Yang ketiga, pakaian seragam dan atribut bagi peserta didik, pendidik, dan tenaga kependidikan pada jenjang pendidikan dasar dan menengah di lingkungan sekolah yang diselenggarakan pemerintah daerah merupakan salah satu bentuk perwujudan moderasi beragama dan toleransi atas keragaman agama, tambah Mendikbud.
Enam keputusan utama dari aturan ini di antaranya adalah 1) keputusan bersama ini mengatur sekolah negeri yang diselenggarakan oleh Pemerintah Daerah (Pemda); 2) peserta didik, pendidik, dan tenaga kependidikan berhak memilih antara: a) seragam dan atribut tanpa kekhususan agama, atau b) seragam dan atribut dengan kekhususan agama.
“Hak untuk memakai atribut keagamaan adanya di individu. Individu itu adalah guru, murid, dan tentunya orang tua, bukan keputusan sekolah negeri tersebut,” imbuhnya.
Selanjutnya, 3) Pemda dan sekolah tidak boleh mewajibkan ataupun melarang seragam dan atribut dengan kekhususan agama; 4) Pemda dan kepala sekolah wajib mencabut aturan yang mewajibkan atau melarang seragam dan atribut dengan kekhususan agama paling lama 30 (tiga puluh) hari kerja sejak keputusan bersama ini ditetapkan.
“Implikasinya, kalau ada peraturan yang dilaksanakan baik sekolah maupun oleh Pemda yang bertentangan dengan aturan ini, dalam waktu 30 hari maka aturan tersebut harus dicabut,” tegas Mendikbud.
Kemudian, 5) jika terjadi pelanggaran terhadap keputusan bersama ini, maka sanksi yang akan diberikan kepada pihak yang melanggar yaitu: a) Pemda memberikan sanksi kepada kepala sekolah, pendidik, dan/atau tenaga kependidikan, b) gubernur memberikan sanksi kepada bupati/walikota, c) Kemendagri memberikan sanksi kepada gubernur, d) Kemendikbud memberikan sanksi kepada sekolah terkait BOS dan bantuan pemerintah lainnya.
“Tindak lanjut atas pelanggaran akan dilaksanakan sesuai dengan mekanisme dan perundang-undangan yang berlaku. Ada sanksi yang jelas bagi pihak yang melanggar,” lanjut Nadiem.
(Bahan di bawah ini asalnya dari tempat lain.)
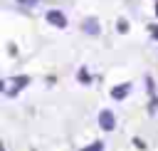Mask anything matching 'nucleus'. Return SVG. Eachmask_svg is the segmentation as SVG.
I'll return each instance as SVG.
<instances>
[{
    "label": "nucleus",
    "instance_id": "nucleus-1",
    "mask_svg": "<svg viewBox=\"0 0 158 151\" xmlns=\"http://www.w3.org/2000/svg\"><path fill=\"white\" fill-rule=\"evenodd\" d=\"M27 82H30L27 77H12V79H5V82H2V92H5V94H15V92L22 89Z\"/></svg>",
    "mask_w": 158,
    "mask_h": 151
},
{
    "label": "nucleus",
    "instance_id": "nucleus-2",
    "mask_svg": "<svg viewBox=\"0 0 158 151\" xmlns=\"http://www.w3.org/2000/svg\"><path fill=\"white\" fill-rule=\"evenodd\" d=\"M47 22L54 25V27H67V17H64V12H59V10H49V12H47Z\"/></svg>",
    "mask_w": 158,
    "mask_h": 151
},
{
    "label": "nucleus",
    "instance_id": "nucleus-3",
    "mask_svg": "<svg viewBox=\"0 0 158 151\" xmlns=\"http://www.w3.org/2000/svg\"><path fill=\"white\" fill-rule=\"evenodd\" d=\"M99 124H101V129H106V131H111V129H114V114H111L109 109H104V111H99Z\"/></svg>",
    "mask_w": 158,
    "mask_h": 151
},
{
    "label": "nucleus",
    "instance_id": "nucleus-4",
    "mask_svg": "<svg viewBox=\"0 0 158 151\" xmlns=\"http://www.w3.org/2000/svg\"><path fill=\"white\" fill-rule=\"evenodd\" d=\"M81 27H84V32H89V35H99V32H101V25H99L94 17H86Z\"/></svg>",
    "mask_w": 158,
    "mask_h": 151
},
{
    "label": "nucleus",
    "instance_id": "nucleus-5",
    "mask_svg": "<svg viewBox=\"0 0 158 151\" xmlns=\"http://www.w3.org/2000/svg\"><path fill=\"white\" fill-rule=\"evenodd\" d=\"M128 89H131V84H121V87H114V89H111V97H114V99H123V97L128 94Z\"/></svg>",
    "mask_w": 158,
    "mask_h": 151
},
{
    "label": "nucleus",
    "instance_id": "nucleus-6",
    "mask_svg": "<svg viewBox=\"0 0 158 151\" xmlns=\"http://www.w3.org/2000/svg\"><path fill=\"white\" fill-rule=\"evenodd\" d=\"M84 151H104V144L101 141H96V144H91L89 149H84Z\"/></svg>",
    "mask_w": 158,
    "mask_h": 151
},
{
    "label": "nucleus",
    "instance_id": "nucleus-7",
    "mask_svg": "<svg viewBox=\"0 0 158 151\" xmlns=\"http://www.w3.org/2000/svg\"><path fill=\"white\" fill-rule=\"evenodd\" d=\"M116 27H118L121 32H126V30H128V22H126V20H118V25H116Z\"/></svg>",
    "mask_w": 158,
    "mask_h": 151
},
{
    "label": "nucleus",
    "instance_id": "nucleus-8",
    "mask_svg": "<svg viewBox=\"0 0 158 151\" xmlns=\"http://www.w3.org/2000/svg\"><path fill=\"white\" fill-rule=\"evenodd\" d=\"M151 35H153V37H156V40H158V27H156V25H153V27H151Z\"/></svg>",
    "mask_w": 158,
    "mask_h": 151
},
{
    "label": "nucleus",
    "instance_id": "nucleus-9",
    "mask_svg": "<svg viewBox=\"0 0 158 151\" xmlns=\"http://www.w3.org/2000/svg\"><path fill=\"white\" fill-rule=\"evenodd\" d=\"M37 0H20V5H35Z\"/></svg>",
    "mask_w": 158,
    "mask_h": 151
},
{
    "label": "nucleus",
    "instance_id": "nucleus-10",
    "mask_svg": "<svg viewBox=\"0 0 158 151\" xmlns=\"http://www.w3.org/2000/svg\"><path fill=\"white\" fill-rule=\"evenodd\" d=\"M156 15H158V7H156Z\"/></svg>",
    "mask_w": 158,
    "mask_h": 151
}]
</instances>
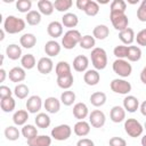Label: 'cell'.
<instances>
[{
	"label": "cell",
	"mask_w": 146,
	"mask_h": 146,
	"mask_svg": "<svg viewBox=\"0 0 146 146\" xmlns=\"http://www.w3.org/2000/svg\"><path fill=\"white\" fill-rule=\"evenodd\" d=\"M72 135V128L68 124H59L51 130V137L55 140L64 141L67 140Z\"/></svg>",
	"instance_id": "cell-7"
},
{
	"label": "cell",
	"mask_w": 146,
	"mask_h": 146,
	"mask_svg": "<svg viewBox=\"0 0 146 146\" xmlns=\"http://www.w3.org/2000/svg\"><path fill=\"white\" fill-rule=\"evenodd\" d=\"M140 81L144 84H146V66H144V68L140 72Z\"/></svg>",
	"instance_id": "cell-54"
},
{
	"label": "cell",
	"mask_w": 146,
	"mask_h": 146,
	"mask_svg": "<svg viewBox=\"0 0 146 146\" xmlns=\"http://www.w3.org/2000/svg\"><path fill=\"white\" fill-rule=\"evenodd\" d=\"M110 14H125L127 2L123 0H113L111 2Z\"/></svg>",
	"instance_id": "cell-32"
},
{
	"label": "cell",
	"mask_w": 146,
	"mask_h": 146,
	"mask_svg": "<svg viewBox=\"0 0 146 146\" xmlns=\"http://www.w3.org/2000/svg\"><path fill=\"white\" fill-rule=\"evenodd\" d=\"M72 5V0H56L54 2V8L59 13H65L68 9H71Z\"/></svg>",
	"instance_id": "cell-44"
},
{
	"label": "cell",
	"mask_w": 146,
	"mask_h": 146,
	"mask_svg": "<svg viewBox=\"0 0 146 146\" xmlns=\"http://www.w3.org/2000/svg\"><path fill=\"white\" fill-rule=\"evenodd\" d=\"M144 129L146 130V122H145V124H144Z\"/></svg>",
	"instance_id": "cell-60"
},
{
	"label": "cell",
	"mask_w": 146,
	"mask_h": 146,
	"mask_svg": "<svg viewBox=\"0 0 146 146\" xmlns=\"http://www.w3.org/2000/svg\"><path fill=\"white\" fill-rule=\"evenodd\" d=\"M88 66H89V59L87 56L84 55H79L73 59V68L76 72H86L88 71Z\"/></svg>",
	"instance_id": "cell-16"
},
{
	"label": "cell",
	"mask_w": 146,
	"mask_h": 146,
	"mask_svg": "<svg viewBox=\"0 0 146 146\" xmlns=\"http://www.w3.org/2000/svg\"><path fill=\"white\" fill-rule=\"evenodd\" d=\"M19 43L26 49H31L36 43V36L33 33H25L19 38Z\"/></svg>",
	"instance_id": "cell-30"
},
{
	"label": "cell",
	"mask_w": 146,
	"mask_h": 146,
	"mask_svg": "<svg viewBox=\"0 0 146 146\" xmlns=\"http://www.w3.org/2000/svg\"><path fill=\"white\" fill-rule=\"evenodd\" d=\"M22 135H23V137L26 138V140L32 139L38 136V129L33 124H25L22 128Z\"/></svg>",
	"instance_id": "cell-40"
},
{
	"label": "cell",
	"mask_w": 146,
	"mask_h": 146,
	"mask_svg": "<svg viewBox=\"0 0 146 146\" xmlns=\"http://www.w3.org/2000/svg\"><path fill=\"white\" fill-rule=\"evenodd\" d=\"M110 18L113 27L119 32L125 30L129 25V19L125 14H110Z\"/></svg>",
	"instance_id": "cell-8"
},
{
	"label": "cell",
	"mask_w": 146,
	"mask_h": 146,
	"mask_svg": "<svg viewBox=\"0 0 146 146\" xmlns=\"http://www.w3.org/2000/svg\"><path fill=\"white\" fill-rule=\"evenodd\" d=\"M95 44H96V39L89 34L87 35H83L79 46L82 48V49H86V50H89V49H94L95 48Z\"/></svg>",
	"instance_id": "cell-41"
},
{
	"label": "cell",
	"mask_w": 146,
	"mask_h": 146,
	"mask_svg": "<svg viewBox=\"0 0 146 146\" xmlns=\"http://www.w3.org/2000/svg\"><path fill=\"white\" fill-rule=\"evenodd\" d=\"M47 33L49 34V36L57 39L59 36L63 35V24L62 22L58 21H52L48 24L47 26Z\"/></svg>",
	"instance_id": "cell-13"
},
{
	"label": "cell",
	"mask_w": 146,
	"mask_h": 146,
	"mask_svg": "<svg viewBox=\"0 0 146 146\" xmlns=\"http://www.w3.org/2000/svg\"><path fill=\"white\" fill-rule=\"evenodd\" d=\"M76 146H95V143L89 138H81L78 140Z\"/></svg>",
	"instance_id": "cell-52"
},
{
	"label": "cell",
	"mask_w": 146,
	"mask_h": 146,
	"mask_svg": "<svg viewBox=\"0 0 146 146\" xmlns=\"http://www.w3.org/2000/svg\"><path fill=\"white\" fill-rule=\"evenodd\" d=\"M110 117H111L112 122L120 123L125 119V110L122 106H119V105L113 106L111 108V112H110Z\"/></svg>",
	"instance_id": "cell-19"
},
{
	"label": "cell",
	"mask_w": 146,
	"mask_h": 146,
	"mask_svg": "<svg viewBox=\"0 0 146 146\" xmlns=\"http://www.w3.org/2000/svg\"><path fill=\"white\" fill-rule=\"evenodd\" d=\"M90 103L91 105H94L95 107H100L103 106L106 100H107V97H106V94L103 92V91H96V92H92L90 95Z\"/></svg>",
	"instance_id": "cell-28"
},
{
	"label": "cell",
	"mask_w": 146,
	"mask_h": 146,
	"mask_svg": "<svg viewBox=\"0 0 146 146\" xmlns=\"http://www.w3.org/2000/svg\"><path fill=\"white\" fill-rule=\"evenodd\" d=\"M139 110H140V113H141L144 116H146V100H144V102L140 104Z\"/></svg>",
	"instance_id": "cell-55"
},
{
	"label": "cell",
	"mask_w": 146,
	"mask_h": 146,
	"mask_svg": "<svg viewBox=\"0 0 146 146\" xmlns=\"http://www.w3.org/2000/svg\"><path fill=\"white\" fill-rule=\"evenodd\" d=\"M123 108L125 110V112L135 113L139 108V100H138V98L132 96V95L125 96L124 99H123Z\"/></svg>",
	"instance_id": "cell-14"
},
{
	"label": "cell",
	"mask_w": 146,
	"mask_h": 146,
	"mask_svg": "<svg viewBox=\"0 0 146 146\" xmlns=\"http://www.w3.org/2000/svg\"><path fill=\"white\" fill-rule=\"evenodd\" d=\"M75 98H76L75 92L68 89V90H65V91L62 92V95H60V103L64 104L65 106H71V105L74 104Z\"/></svg>",
	"instance_id": "cell-37"
},
{
	"label": "cell",
	"mask_w": 146,
	"mask_h": 146,
	"mask_svg": "<svg viewBox=\"0 0 146 146\" xmlns=\"http://www.w3.org/2000/svg\"><path fill=\"white\" fill-rule=\"evenodd\" d=\"M83 11L88 16H91V17L92 16H96L99 13V5H98V2L92 1V0H89L88 1V5H87V7H86V9Z\"/></svg>",
	"instance_id": "cell-45"
},
{
	"label": "cell",
	"mask_w": 146,
	"mask_h": 146,
	"mask_svg": "<svg viewBox=\"0 0 146 146\" xmlns=\"http://www.w3.org/2000/svg\"><path fill=\"white\" fill-rule=\"evenodd\" d=\"M25 22H26L29 25H31V26L39 25L40 22H41V14H40L38 10H31L30 13L26 14Z\"/></svg>",
	"instance_id": "cell-38"
},
{
	"label": "cell",
	"mask_w": 146,
	"mask_h": 146,
	"mask_svg": "<svg viewBox=\"0 0 146 146\" xmlns=\"http://www.w3.org/2000/svg\"><path fill=\"white\" fill-rule=\"evenodd\" d=\"M73 82H74V78H73V74H70V75H66V76H60V78H57V86L64 90H68L72 86H73Z\"/></svg>",
	"instance_id": "cell-39"
},
{
	"label": "cell",
	"mask_w": 146,
	"mask_h": 146,
	"mask_svg": "<svg viewBox=\"0 0 146 146\" xmlns=\"http://www.w3.org/2000/svg\"><path fill=\"white\" fill-rule=\"evenodd\" d=\"M0 107L5 113H10L15 110L16 107V102L15 99L11 97H6V98H1L0 99Z\"/></svg>",
	"instance_id": "cell-33"
},
{
	"label": "cell",
	"mask_w": 146,
	"mask_h": 146,
	"mask_svg": "<svg viewBox=\"0 0 146 146\" xmlns=\"http://www.w3.org/2000/svg\"><path fill=\"white\" fill-rule=\"evenodd\" d=\"M73 115L75 119H78L79 121H82L84 120L88 115H89V110H88V106L80 102V103H76L74 106H73Z\"/></svg>",
	"instance_id": "cell-17"
},
{
	"label": "cell",
	"mask_w": 146,
	"mask_h": 146,
	"mask_svg": "<svg viewBox=\"0 0 146 146\" xmlns=\"http://www.w3.org/2000/svg\"><path fill=\"white\" fill-rule=\"evenodd\" d=\"M113 54L116 57V59H124L127 58V54H128V46H116L113 49Z\"/></svg>",
	"instance_id": "cell-47"
},
{
	"label": "cell",
	"mask_w": 146,
	"mask_h": 146,
	"mask_svg": "<svg viewBox=\"0 0 146 146\" xmlns=\"http://www.w3.org/2000/svg\"><path fill=\"white\" fill-rule=\"evenodd\" d=\"M26 26V22L23 18L16 17L14 15H9L3 21V30L9 34H16L22 32Z\"/></svg>",
	"instance_id": "cell-1"
},
{
	"label": "cell",
	"mask_w": 146,
	"mask_h": 146,
	"mask_svg": "<svg viewBox=\"0 0 146 146\" xmlns=\"http://www.w3.org/2000/svg\"><path fill=\"white\" fill-rule=\"evenodd\" d=\"M81 39H82V35L78 30H74V29L73 30H68L66 33H64V35L62 38V46L65 49L71 50L76 44L80 43Z\"/></svg>",
	"instance_id": "cell-3"
},
{
	"label": "cell",
	"mask_w": 146,
	"mask_h": 146,
	"mask_svg": "<svg viewBox=\"0 0 146 146\" xmlns=\"http://www.w3.org/2000/svg\"><path fill=\"white\" fill-rule=\"evenodd\" d=\"M13 92H14V91H11L9 87H7V86H1V87H0V99H1V98H6V97H11Z\"/></svg>",
	"instance_id": "cell-51"
},
{
	"label": "cell",
	"mask_w": 146,
	"mask_h": 146,
	"mask_svg": "<svg viewBox=\"0 0 146 146\" xmlns=\"http://www.w3.org/2000/svg\"><path fill=\"white\" fill-rule=\"evenodd\" d=\"M140 143H141V146H146V135H144V136L141 137Z\"/></svg>",
	"instance_id": "cell-57"
},
{
	"label": "cell",
	"mask_w": 146,
	"mask_h": 146,
	"mask_svg": "<svg viewBox=\"0 0 146 146\" xmlns=\"http://www.w3.org/2000/svg\"><path fill=\"white\" fill-rule=\"evenodd\" d=\"M88 1L89 0H76V7H78V9H80V10L83 11L86 9L87 5H88Z\"/></svg>",
	"instance_id": "cell-53"
},
{
	"label": "cell",
	"mask_w": 146,
	"mask_h": 146,
	"mask_svg": "<svg viewBox=\"0 0 146 146\" xmlns=\"http://www.w3.org/2000/svg\"><path fill=\"white\" fill-rule=\"evenodd\" d=\"M55 73L57 75V78H60V76H66V75H70L72 74L71 72V66L65 60H60L56 64L55 66Z\"/></svg>",
	"instance_id": "cell-27"
},
{
	"label": "cell",
	"mask_w": 146,
	"mask_h": 146,
	"mask_svg": "<svg viewBox=\"0 0 146 146\" xmlns=\"http://www.w3.org/2000/svg\"><path fill=\"white\" fill-rule=\"evenodd\" d=\"M19 136H21V132L15 125H8L5 129V137L10 141L17 140L19 138Z\"/></svg>",
	"instance_id": "cell-43"
},
{
	"label": "cell",
	"mask_w": 146,
	"mask_h": 146,
	"mask_svg": "<svg viewBox=\"0 0 146 146\" xmlns=\"http://www.w3.org/2000/svg\"><path fill=\"white\" fill-rule=\"evenodd\" d=\"M108 35H110V29H108L105 24H99V25H97V26L94 27L92 36H94L95 39L105 40Z\"/></svg>",
	"instance_id": "cell-29"
},
{
	"label": "cell",
	"mask_w": 146,
	"mask_h": 146,
	"mask_svg": "<svg viewBox=\"0 0 146 146\" xmlns=\"http://www.w3.org/2000/svg\"><path fill=\"white\" fill-rule=\"evenodd\" d=\"M128 2H129V3H131V5H135V3H138L139 1H138V0H135V1H131V0H128Z\"/></svg>",
	"instance_id": "cell-59"
},
{
	"label": "cell",
	"mask_w": 146,
	"mask_h": 146,
	"mask_svg": "<svg viewBox=\"0 0 146 146\" xmlns=\"http://www.w3.org/2000/svg\"><path fill=\"white\" fill-rule=\"evenodd\" d=\"M6 55L11 60H17V59L22 58L23 56H22V48H21V46L15 44V43L8 44L6 47Z\"/></svg>",
	"instance_id": "cell-24"
},
{
	"label": "cell",
	"mask_w": 146,
	"mask_h": 146,
	"mask_svg": "<svg viewBox=\"0 0 146 146\" xmlns=\"http://www.w3.org/2000/svg\"><path fill=\"white\" fill-rule=\"evenodd\" d=\"M36 68L41 74H49L54 68V62L50 57H41L38 60Z\"/></svg>",
	"instance_id": "cell-11"
},
{
	"label": "cell",
	"mask_w": 146,
	"mask_h": 146,
	"mask_svg": "<svg viewBox=\"0 0 146 146\" xmlns=\"http://www.w3.org/2000/svg\"><path fill=\"white\" fill-rule=\"evenodd\" d=\"M14 94L18 99H25L27 97V95L30 94V89L26 84L18 83V84H16V87L14 89Z\"/></svg>",
	"instance_id": "cell-42"
},
{
	"label": "cell",
	"mask_w": 146,
	"mask_h": 146,
	"mask_svg": "<svg viewBox=\"0 0 146 146\" xmlns=\"http://www.w3.org/2000/svg\"><path fill=\"white\" fill-rule=\"evenodd\" d=\"M16 8L21 13H30L32 9V1L31 0H18L16 2Z\"/></svg>",
	"instance_id": "cell-46"
},
{
	"label": "cell",
	"mask_w": 146,
	"mask_h": 146,
	"mask_svg": "<svg viewBox=\"0 0 146 146\" xmlns=\"http://www.w3.org/2000/svg\"><path fill=\"white\" fill-rule=\"evenodd\" d=\"M73 131L79 137H86L90 132V123L84 120L78 121L73 127Z\"/></svg>",
	"instance_id": "cell-20"
},
{
	"label": "cell",
	"mask_w": 146,
	"mask_h": 146,
	"mask_svg": "<svg viewBox=\"0 0 146 146\" xmlns=\"http://www.w3.org/2000/svg\"><path fill=\"white\" fill-rule=\"evenodd\" d=\"M34 121H35L36 127L38 128H41V129L48 128L50 125V123H51V120H50L49 115L46 114V113H38L36 116H35V119H34Z\"/></svg>",
	"instance_id": "cell-35"
},
{
	"label": "cell",
	"mask_w": 146,
	"mask_h": 146,
	"mask_svg": "<svg viewBox=\"0 0 146 146\" xmlns=\"http://www.w3.org/2000/svg\"><path fill=\"white\" fill-rule=\"evenodd\" d=\"M135 40L137 41V43H138L139 46L146 47V29L140 30V31L137 33L136 39H135Z\"/></svg>",
	"instance_id": "cell-49"
},
{
	"label": "cell",
	"mask_w": 146,
	"mask_h": 146,
	"mask_svg": "<svg viewBox=\"0 0 146 146\" xmlns=\"http://www.w3.org/2000/svg\"><path fill=\"white\" fill-rule=\"evenodd\" d=\"M60 44L56 40H49L44 44V52L48 55V57H56L60 52Z\"/></svg>",
	"instance_id": "cell-18"
},
{
	"label": "cell",
	"mask_w": 146,
	"mask_h": 146,
	"mask_svg": "<svg viewBox=\"0 0 146 146\" xmlns=\"http://www.w3.org/2000/svg\"><path fill=\"white\" fill-rule=\"evenodd\" d=\"M62 24L63 26L73 30V27H75L79 24V17L74 13H65L62 17Z\"/></svg>",
	"instance_id": "cell-22"
},
{
	"label": "cell",
	"mask_w": 146,
	"mask_h": 146,
	"mask_svg": "<svg viewBox=\"0 0 146 146\" xmlns=\"http://www.w3.org/2000/svg\"><path fill=\"white\" fill-rule=\"evenodd\" d=\"M29 120V112L26 110H18L13 115V122L16 125H25Z\"/></svg>",
	"instance_id": "cell-31"
},
{
	"label": "cell",
	"mask_w": 146,
	"mask_h": 146,
	"mask_svg": "<svg viewBox=\"0 0 146 146\" xmlns=\"http://www.w3.org/2000/svg\"><path fill=\"white\" fill-rule=\"evenodd\" d=\"M106 116L103 111L100 110H94L89 114V123L94 128H102L105 124Z\"/></svg>",
	"instance_id": "cell-9"
},
{
	"label": "cell",
	"mask_w": 146,
	"mask_h": 146,
	"mask_svg": "<svg viewBox=\"0 0 146 146\" xmlns=\"http://www.w3.org/2000/svg\"><path fill=\"white\" fill-rule=\"evenodd\" d=\"M108 144L110 146H127V141L121 137H112Z\"/></svg>",
	"instance_id": "cell-50"
},
{
	"label": "cell",
	"mask_w": 146,
	"mask_h": 146,
	"mask_svg": "<svg viewBox=\"0 0 146 146\" xmlns=\"http://www.w3.org/2000/svg\"><path fill=\"white\" fill-rule=\"evenodd\" d=\"M100 80V74L97 70H88L83 74V81L88 86H96Z\"/></svg>",
	"instance_id": "cell-23"
},
{
	"label": "cell",
	"mask_w": 146,
	"mask_h": 146,
	"mask_svg": "<svg viewBox=\"0 0 146 146\" xmlns=\"http://www.w3.org/2000/svg\"><path fill=\"white\" fill-rule=\"evenodd\" d=\"M51 137L47 135H38L36 137L27 140V146H50Z\"/></svg>",
	"instance_id": "cell-21"
},
{
	"label": "cell",
	"mask_w": 146,
	"mask_h": 146,
	"mask_svg": "<svg viewBox=\"0 0 146 146\" xmlns=\"http://www.w3.org/2000/svg\"><path fill=\"white\" fill-rule=\"evenodd\" d=\"M124 131L128 133V136H130L132 138H137L143 135L144 127L141 125V123L139 121H137L133 117H130L124 121Z\"/></svg>",
	"instance_id": "cell-4"
},
{
	"label": "cell",
	"mask_w": 146,
	"mask_h": 146,
	"mask_svg": "<svg viewBox=\"0 0 146 146\" xmlns=\"http://www.w3.org/2000/svg\"><path fill=\"white\" fill-rule=\"evenodd\" d=\"M6 76H7V72L5 68H0V82H3L6 80Z\"/></svg>",
	"instance_id": "cell-56"
},
{
	"label": "cell",
	"mask_w": 146,
	"mask_h": 146,
	"mask_svg": "<svg viewBox=\"0 0 146 146\" xmlns=\"http://www.w3.org/2000/svg\"><path fill=\"white\" fill-rule=\"evenodd\" d=\"M112 68L114 73L121 78H128L132 73V66L125 59H115L112 64Z\"/></svg>",
	"instance_id": "cell-5"
},
{
	"label": "cell",
	"mask_w": 146,
	"mask_h": 146,
	"mask_svg": "<svg viewBox=\"0 0 146 146\" xmlns=\"http://www.w3.org/2000/svg\"><path fill=\"white\" fill-rule=\"evenodd\" d=\"M119 39L122 41L123 44H131L136 39L135 31L131 27H127L125 30L120 31L119 32Z\"/></svg>",
	"instance_id": "cell-26"
},
{
	"label": "cell",
	"mask_w": 146,
	"mask_h": 146,
	"mask_svg": "<svg viewBox=\"0 0 146 146\" xmlns=\"http://www.w3.org/2000/svg\"><path fill=\"white\" fill-rule=\"evenodd\" d=\"M3 38H5V30H3V29H1V31H0V40L2 41V40H3Z\"/></svg>",
	"instance_id": "cell-58"
},
{
	"label": "cell",
	"mask_w": 146,
	"mask_h": 146,
	"mask_svg": "<svg viewBox=\"0 0 146 146\" xmlns=\"http://www.w3.org/2000/svg\"><path fill=\"white\" fill-rule=\"evenodd\" d=\"M41 107H42V99L40 98V96L33 95V96L27 98V100H26V111L29 113L35 114L41 110Z\"/></svg>",
	"instance_id": "cell-10"
},
{
	"label": "cell",
	"mask_w": 146,
	"mask_h": 146,
	"mask_svg": "<svg viewBox=\"0 0 146 146\" xmlns=\"http://www.w3.org/2000/svg\"><path fill=\"white\" fill-rule=\"evenodd\" d=\"M36 5H38L39 13L42 15H46V16H50L55 10L54 2H51L49 0H39Z\"/></svg>",
	"instance_id": "cell-25"
},
{
	"label": "cell",
	"mask_w": 146,
	"mask_h": 146,
	"mask_svg": "<svg viewBox=\"0 0 146 146\" xmlns=\"http://www.w3.org/2000/svg\"><path fill=\"white\" fill-rule=\"evenodd\" d=\"M43 106H44V110L50 113V114H56L58 113V111L60 110V100L57 99L56 97H48L46 98L44 103H43Z\"/></svg>",
	"instance_id": "cell-15"
},
{
	"label": "cell",
	"mask_w": 146,
	"mask_h": 146,
	"mask_svg": "<svg viewBox=\"0 0 146 146\" xmlns=\"http://www.w3.org/2000/svg\"><path fill=\"white\" fill-rule=\"evenodd\" d=\"M8 78L11 82H23L26 78V72L23 67H19V66H15L13 67L11 70H9V73H8Z\"/></svg>",
	"instance_id": "cell-12"
},
{
	"label": "cell",
	"mask_w": 146,
	"mask_h": 146,
	"mask_svg": "<svg viewBox=\"0 0 146 146\" xmlns=\"http://www.w3.org/2000/svg\"><path fill=\"white\" fill-rule=\"evenodd\" d=\"M21 64L24 70H32L38 63L35 60V57L32 54H26V55H23V57L21 58Z\"/></svg>",
	"instance_id": "cell-36"
},
{
	"label": "cell",
	"mask_w": 146,
	"mask_h": 146,
	"mask_svg": "<svg viewBox=\"0 0 146 146\" xmlns=\"http://www.w3.org/2000/svg\"><path fill=\"white\" fill-rule=\"evenodd\" d=\"M110 87L113 92L119 95H128L132 89L131 83L124 79H113Z\"/></svg>",
	"instance_id": "cell-6"
},
{
	"label": "cell",
	"mask_w": 146,
	"mask_h": 146,
	"mask_svg": "<svg viewBox=\"0 0 146 146\" xmlns=\"http://www.w3.org/2000/svg\"><path fill=\"white\" fill-rule=\"evenodd\" d=\"M141 58V49L137 46H128L127 59L129 62H138Z\"/></svg>",
	"instance_id": "cell-34"
},
{
	"label": "cell",
	"mask_w": 146,
	"mask_h": 146,
	"mask_svg": "<svg viewBox=\"0 0 146 146\" xmlns=\"http://www.w3.org/2000/svg\"><path fill=\"white\" fill-rule=\"evenodd\" d=\"M90 57H91V63H92V66L95 67V70L102 71L107 66V54H106L105 49L95 47L91 50Z\"/></svg>",
	"instance_id": "cell-2"
},
{
	"label": "cell",
	"mask_w": 146,
	"mask_h": 146,
	"mask_svg": "<svg viewBox=\"0 0 146 146\" xmlns=\"http://www.w3.org/2000/svg\"><path fill=\"white\" fill-rule=\"evenodd\" d=\"M137 18L140 22H146V0H143L137 9Z\"/></svg>",
	"instance_id": "cell-48"
}]
</instances>
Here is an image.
Terakhir, 6) peserta didik, pendidik, dan tenaga kependidikan beragama Islam di Provinsi Aceh dikecualikan dari ketentuan keputusan bersama ini sesuai kekhususan Aceh berdasarkan ketentuan peraturan perundang-undangan terkait pemerintahan Aceh.
Keputusan Bersama Tiga Menteri ini dirancang untuk dapat menegakkan keputusan-keputusan terkait yang telah ditetapkan sebelumnya serta melindungi hak dan kewajiban warga masyarakat Indonesia terutama peserta didik, pendidik, dan tenaga kependidikan di sekolah negeri.